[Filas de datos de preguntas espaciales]
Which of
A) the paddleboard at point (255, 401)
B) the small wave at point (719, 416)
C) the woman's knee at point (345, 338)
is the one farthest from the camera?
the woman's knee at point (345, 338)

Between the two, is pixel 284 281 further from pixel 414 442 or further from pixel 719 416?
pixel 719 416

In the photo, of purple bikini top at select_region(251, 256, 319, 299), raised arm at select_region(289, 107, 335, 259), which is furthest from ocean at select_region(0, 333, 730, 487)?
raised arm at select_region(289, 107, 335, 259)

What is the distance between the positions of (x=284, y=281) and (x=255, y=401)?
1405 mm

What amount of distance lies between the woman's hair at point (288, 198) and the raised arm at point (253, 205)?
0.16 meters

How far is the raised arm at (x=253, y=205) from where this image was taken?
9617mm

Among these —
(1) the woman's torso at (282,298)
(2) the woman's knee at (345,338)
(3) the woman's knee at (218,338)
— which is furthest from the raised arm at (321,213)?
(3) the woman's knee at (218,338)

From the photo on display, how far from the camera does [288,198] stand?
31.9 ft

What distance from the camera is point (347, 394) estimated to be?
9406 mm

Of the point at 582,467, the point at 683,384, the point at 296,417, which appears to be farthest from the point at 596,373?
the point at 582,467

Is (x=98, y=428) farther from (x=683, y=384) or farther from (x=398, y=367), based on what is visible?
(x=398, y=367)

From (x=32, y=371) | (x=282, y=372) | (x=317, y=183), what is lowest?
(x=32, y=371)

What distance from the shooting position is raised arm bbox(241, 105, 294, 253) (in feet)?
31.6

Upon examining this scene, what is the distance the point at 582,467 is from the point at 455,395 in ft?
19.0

==

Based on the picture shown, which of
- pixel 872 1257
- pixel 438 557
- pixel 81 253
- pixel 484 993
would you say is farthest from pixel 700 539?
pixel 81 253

---

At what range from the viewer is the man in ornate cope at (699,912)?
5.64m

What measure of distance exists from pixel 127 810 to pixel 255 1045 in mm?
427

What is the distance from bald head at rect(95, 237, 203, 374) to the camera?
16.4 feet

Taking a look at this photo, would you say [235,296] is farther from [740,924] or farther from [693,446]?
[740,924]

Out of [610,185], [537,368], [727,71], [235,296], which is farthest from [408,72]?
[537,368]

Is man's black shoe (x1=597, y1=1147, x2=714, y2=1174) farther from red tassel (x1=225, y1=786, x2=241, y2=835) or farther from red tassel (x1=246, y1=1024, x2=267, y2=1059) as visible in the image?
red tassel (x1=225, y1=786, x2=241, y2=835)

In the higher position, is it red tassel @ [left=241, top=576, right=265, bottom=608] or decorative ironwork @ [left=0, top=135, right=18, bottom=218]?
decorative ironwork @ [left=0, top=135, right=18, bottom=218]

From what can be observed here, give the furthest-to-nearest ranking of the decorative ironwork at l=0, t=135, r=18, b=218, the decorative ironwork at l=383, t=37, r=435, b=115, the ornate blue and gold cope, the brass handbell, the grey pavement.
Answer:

*La consigna*
Devuelva cada una de las líneas anteriores en las que aparezca la palabra "point".

*Resultado correcto*
A) the paddleboard at point (255, 401)
B) the small wave at point (719, 416)
C) the woman's knee at point (345, 338)
the woman's knee at point (345, 338)
What amount of distance lies between the woman's hair at point (288, 198) and the raised arm at point (253, 205)?
What distance from the camera is point (347, 394) estimated to be?
Of the point at 582,467, the point at 683,384, the point at 296,417, which appears to be farthest from the point at 596,373?
the point at 582,467
Upon examining this scene, what is the distance the point at 582,467 is from the point at 455,395 in ft?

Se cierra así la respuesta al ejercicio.